## [Given request]
Reproduce every line of the listing as written, apart from the pictures.

● ● ●

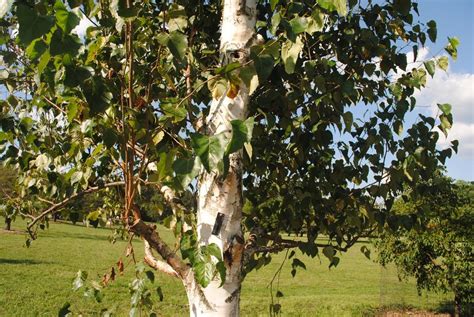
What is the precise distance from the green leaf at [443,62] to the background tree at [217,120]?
0.04 m

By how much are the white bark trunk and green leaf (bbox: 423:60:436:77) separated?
113cm

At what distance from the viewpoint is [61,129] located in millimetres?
3016

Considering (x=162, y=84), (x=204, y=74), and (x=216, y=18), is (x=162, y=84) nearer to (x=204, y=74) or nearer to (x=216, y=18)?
(x=204, y=74)

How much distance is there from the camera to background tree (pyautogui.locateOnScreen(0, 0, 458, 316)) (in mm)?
1498

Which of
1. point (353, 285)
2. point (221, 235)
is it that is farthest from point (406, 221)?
point (353, 285)

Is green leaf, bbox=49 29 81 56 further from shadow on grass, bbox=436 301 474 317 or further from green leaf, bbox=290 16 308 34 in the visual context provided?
shadow on grass, bbox=436 301 474 317

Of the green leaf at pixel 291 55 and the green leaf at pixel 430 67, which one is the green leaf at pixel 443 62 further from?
the green leaf at pixel 291 55

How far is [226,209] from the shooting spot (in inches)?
77.4

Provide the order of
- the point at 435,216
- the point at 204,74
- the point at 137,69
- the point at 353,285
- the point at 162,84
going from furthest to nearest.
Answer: the point at 353,285 → the point at 435,216 → the point at 162,84 → the point at 204,74 → the point at 137,69

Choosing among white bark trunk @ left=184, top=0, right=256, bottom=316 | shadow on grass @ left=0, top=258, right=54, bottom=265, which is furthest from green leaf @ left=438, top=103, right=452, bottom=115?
shadow on grass @ left=0, top=258, right=54, bottom=265

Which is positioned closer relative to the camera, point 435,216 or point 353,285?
point 435,216

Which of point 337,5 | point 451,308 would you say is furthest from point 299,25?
point 451,308

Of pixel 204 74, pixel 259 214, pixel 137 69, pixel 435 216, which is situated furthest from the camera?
pixel 435 216

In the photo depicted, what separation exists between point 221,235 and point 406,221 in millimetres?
1490
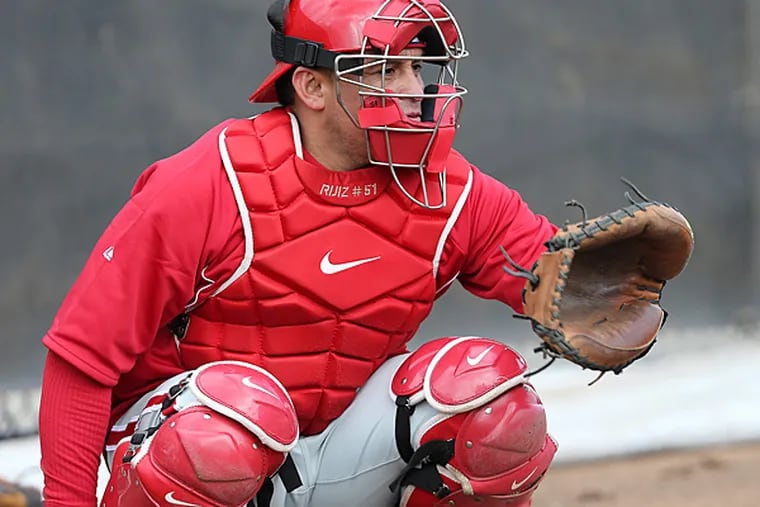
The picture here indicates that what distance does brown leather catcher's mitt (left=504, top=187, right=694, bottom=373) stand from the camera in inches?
101

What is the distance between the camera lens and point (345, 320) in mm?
2811

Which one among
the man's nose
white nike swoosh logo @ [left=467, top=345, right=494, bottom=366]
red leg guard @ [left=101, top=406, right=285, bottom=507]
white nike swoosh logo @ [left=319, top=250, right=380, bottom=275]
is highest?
the man's nose

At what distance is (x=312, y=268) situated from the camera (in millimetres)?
2754

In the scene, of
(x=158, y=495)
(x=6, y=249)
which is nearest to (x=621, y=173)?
(x=6, y=249)

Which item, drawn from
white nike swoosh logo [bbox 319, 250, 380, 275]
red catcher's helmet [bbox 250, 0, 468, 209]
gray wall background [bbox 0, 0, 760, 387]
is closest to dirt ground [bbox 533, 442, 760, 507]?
gray wall background [bbox 0, 0, 760, 387]

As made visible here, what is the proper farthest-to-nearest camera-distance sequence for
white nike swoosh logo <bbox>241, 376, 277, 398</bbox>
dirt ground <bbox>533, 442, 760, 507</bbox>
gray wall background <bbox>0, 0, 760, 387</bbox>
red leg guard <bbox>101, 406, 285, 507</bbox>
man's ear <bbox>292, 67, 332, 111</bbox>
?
1. gray wall background <bbox>0, 0, 760, 387</bbox>
2. dirt ground <bbox>533, 442, 760, 507</bbox>
3. man's ear <bbox>292, 67, 332, 111</bbox>
4. white nike swoosh logo <bbox>241, 376, 277, 398</bbox>
5. red leg guard <bbox>101, 406, 285, 507</bbox>

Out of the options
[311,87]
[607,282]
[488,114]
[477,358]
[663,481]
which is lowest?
[663,481]

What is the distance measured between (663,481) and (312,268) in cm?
185

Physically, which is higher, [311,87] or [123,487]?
[311,87]

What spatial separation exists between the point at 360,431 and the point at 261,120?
27.4 inches

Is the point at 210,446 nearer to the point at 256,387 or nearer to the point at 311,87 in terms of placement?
the point at 256,387

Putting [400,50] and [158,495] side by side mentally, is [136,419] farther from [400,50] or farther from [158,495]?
[400,50]

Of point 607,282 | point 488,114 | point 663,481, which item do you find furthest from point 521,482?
point 488,114

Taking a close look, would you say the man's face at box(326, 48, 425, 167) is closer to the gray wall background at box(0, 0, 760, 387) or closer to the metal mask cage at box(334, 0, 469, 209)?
the metal mask cage at box(334, 0, 469, 209)
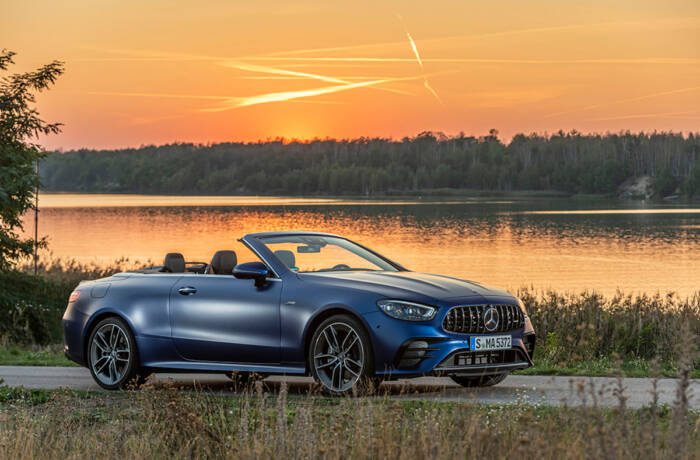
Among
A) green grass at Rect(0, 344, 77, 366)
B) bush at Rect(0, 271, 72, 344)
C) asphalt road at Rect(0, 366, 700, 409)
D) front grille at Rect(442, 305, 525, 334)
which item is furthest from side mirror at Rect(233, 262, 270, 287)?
bush at Rect(0, 271, 72, 344)

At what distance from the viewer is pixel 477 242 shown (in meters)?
81.9

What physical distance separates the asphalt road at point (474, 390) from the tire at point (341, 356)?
0.30 metres

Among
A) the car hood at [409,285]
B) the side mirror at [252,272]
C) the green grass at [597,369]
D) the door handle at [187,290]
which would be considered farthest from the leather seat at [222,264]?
the green grass at [597,369]

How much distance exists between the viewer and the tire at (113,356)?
13.9m

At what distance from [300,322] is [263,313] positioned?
1.70 feet

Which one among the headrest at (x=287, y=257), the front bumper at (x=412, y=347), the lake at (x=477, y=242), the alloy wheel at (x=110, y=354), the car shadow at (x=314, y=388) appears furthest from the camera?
the lake at (x=477, y=242)

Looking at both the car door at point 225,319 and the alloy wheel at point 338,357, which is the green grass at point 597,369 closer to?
the alloy wheel at point 338,357

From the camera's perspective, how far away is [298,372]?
12539 mm

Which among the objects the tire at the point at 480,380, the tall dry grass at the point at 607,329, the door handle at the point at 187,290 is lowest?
the tall dry grass at the point at 607,329

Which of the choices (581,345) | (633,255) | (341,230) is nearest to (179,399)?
(581,345)

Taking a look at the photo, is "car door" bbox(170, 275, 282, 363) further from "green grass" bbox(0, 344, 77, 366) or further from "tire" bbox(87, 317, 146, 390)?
"green grass" bbox(0, 344, 77, 366)

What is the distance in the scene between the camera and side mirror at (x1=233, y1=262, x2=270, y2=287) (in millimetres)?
12797

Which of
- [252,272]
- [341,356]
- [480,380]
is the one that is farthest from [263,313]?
[480,380]

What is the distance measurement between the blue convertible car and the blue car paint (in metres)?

● ● ●

## [Task solution]
What is the precise distance from the green leaf at [443,62] to the background tree at [217,120]?
0.04 m

By how much are the white bark trunk and green leaf (bbox: 423:60:436:77) separated?
113cm

At what distance from the viewpoint is [61,129] located in millimetres?
3016

Considering (x=162, y=84), (x=204, y=74), and (x=216, y=18), is (x=162, y=84) nearer to (x=204, y=74) or nearer to (x=216, y=18)?
(x=204, y=74)

How much distance is there from the camera to background tree (pyautogui.locateOnScreen(0, 0, 458, 316)) (in mm)?
1498

Which of
1. point (353, 285)
2. point (221, 235)
is it that is farthest from point (406, 221)?
point (353, 285)

Is green leaf, bbox=49 29 81 56 further from shadow on grass, bbox=436 301 474 317 or further from green leaf, bbox=290 16 308 34 in the visual context provided?
shadow on grass, bbox=436 301 474 317

Of the green leaf at pixel 291 55 and the green leaf at pixel 430 67, which one is the green leaf at pixel 443 62 further from?
the green leaf at pixel 291 55

How far is [226,209] from the shooting spot (in inches)?
77.4

Provide the order of
- the point at 435,216
- the point at 204,74
- the point at 137,69
- the point at 353,285
- the point at 162,84
going from furthest to nearest.
Answer: the point at 353,285 → the point at 435,216 → the point at 162,84 → the point at 204,74 → the point at 137,69

Choosing among white bark trunk @ left=184, top=0, right=256, bottom=316 | shadow on grass @ left=0, top=258, right=54, bottom=265, which is furthest from green leaf @ left=438, top=103, right=452, bottom=115?
shadow on grass @ left=0, top=258, right=54, bottom=265

Which is positioned closer relative to the camera, point 435,216 or point 353,285?
point 435,216

Which of point 337,5 | point 451,308 would you say is furthest from point 299,25?
point 451,308

Of pixel 204 74, pixel 259 214, pixel 137 69, pixel 435 216, which is situated furthest from the camera?
pixel 435 216

In the photo depicted, what separation exists between point 221,235 and point 406,221 in millimetres?
1490
The picture here indicates that what distance does brown leather catcher's mitt (left=504, top=187, right=694, bottom=373) stand from the camera in inches?
101

What is the distance between the camera lens and point (345, 320) in mm?
2811

Which one among
the man's nose
white nike swoosh logo @ [left=467, top=345, right=494, bottom=366]
red leg guard @ [left=101, top=406, right=285, bottom=507]
white nike swoosh logo @ [left=319, top=250, right=380, bottom=275]
is highest?
the man's nose

At what distance is (x=312, y=268) situated from the camera (in millimetres)?
2754

In the scene, of
(x=158, y=495)
(x=6, y=249)
which is nearest to (x=621, y=173)?
(x=6, y=249)

Which item, drawn from
white nike swoosh logo [bbox 319, 250, 380, 275]
red catcher's helmet [bbox 250, 0, 468, 209]
gray wall background [bbox 0, 0, 760, 387]
is closest to dirt ground [bbox 533, 442, 760, 507]?
gray wall background [bbox 0, 0, 760, 387]

As made visible here, what is the proper farthest-to-nearest camera-distance sequence for
white nike swoosh logo <bbox>241, 376, 277, 398</bbox>
dirt ground <bbox>533, 442, 760, 507</bbox>
gray wall background <bbox>0, 0, 760, 387</bbox>
red leg guard <bbox>101, 406, 285, 507</bbox>
man's ear <bbox>292, 67, 332, 111</bbox>
?
1. gray wall background <bbox>0, 0, 760, 387</bbox>
2. dirt ground <bbox>533, 442, 760, 507</bbox>
3. man's ear <bbox>292, 67, 332, 111</bbox>
4. white nike swoosh logo <bbox>241, 376, 277, 398</bbox>
5. red leg guard <bbox>101, 406, 285, 507</bbox>

Out of the options
[311,87]
[607,282]
[488,114]
[477,358]
[663,481]
which is lowest?
[663,481]

What is the distance measured between (663,481) and (312,268) in cm?
185

Physically, which is higher, [311,87] or [123,487]?
[311,87]

What spatial separation exists between the point at 360,431 and the point at 261,120?
27.4 inches

Is the point at 210,446 nearer to the point at 256,387 or nearer to the point at 311,87 in terms of placement?
the point at 256,387

Putting [400,50] and [158,495] side by side mentally, is [136,419] farther from [400,50] or farther from [158,495]?
[400,50]

Of point 607,282 | point 488,114 | point 663,481, which item do you find furthest from point 521,482?
point 488,114

Taking a close look, would you say the man's face at box(326, 48, 425, 167) is closer to the gray wall background at box(0, 0, 760, 387) or closer to the metal mask cage at box(334, 0, 469, 209)?
the metal mask cage at box(334, 0, 469, 209)
Among
A) green grass at Rect(0, 344, 77, 366)
B) bush at Rect(0, 271, 72, 344)
C) asphalt road at Rect(0, 366, 700, 409)
D) front grille at Rect(442, 305, 525, 334)
which item is furthest from side mirror at Rect(233, 262, 270, 287)?
bush at Rect(0, 271, 72, 344)

At what distance from the viewer is pixel 477 242 shown (in meters)?
81.9

What physical distance separates the asphalt road at point (474, 390) from the tire at point (341, 356)?
0.30 metres

Among
A) the car hood at [409,285]
B) the side mirror at [252,272]
C) the green grass at [597,369]
D) the door handle at [187,290]
which would be considered farthest from the leather seat at [222,264]?
the green grass at [597,369]

How much distance exists between the viewer and the tire at (113,356)?
13.9m

At what distance from [300,322] is [263,313] positioned?
1.70 feet

Which one among the headrest at (x=287, y=257), the front bumper at (x=412, y=347), the lake at (x=477, y=242), the alloy wheel at (x=110, y=354), the car shadow at (x=314, y=388) appears furthest from the camera?
the lake at (x=477, y=242)

Looking at both the car door at point 225,319 and the alloy wheel at point 338,357, which is the green grass at point 597,369 closer to?
the alloy wheel at point 338,357

From the camera's perspective, how far away is [298,372]?
12539 mm

Which among the objects the tire at the point at 480,380, the tall dry grass at the point at 607,329, the door handle at the point at 187,290 is lowest?
the tall dry grass at the point at 607,329

Which of the choices (581,345) | (633,255) | (341,230) is nearest to (179,399)?
(581,345)

Taking a look at the photo, is "car door" bbox(170, 275, 282, 363) further from "green grass" bbox(0, 344, 77, 366) or further from "tire" bbox(87, 317, 146, 390)?
"green grass" bbox(0, 344, 77, 366)

What is the distance in the scene between the camera and side mirror at (x1=233, y1=262, x2=270, y2=287) (in millimetres)?
12797

Which of
- [252,272]
- [341,356]
- [480,380]
is the one that is farthest from [263,313]?
[480,380]

What is the distance measurement between the blue convertible car and the blue car paint (in metres)?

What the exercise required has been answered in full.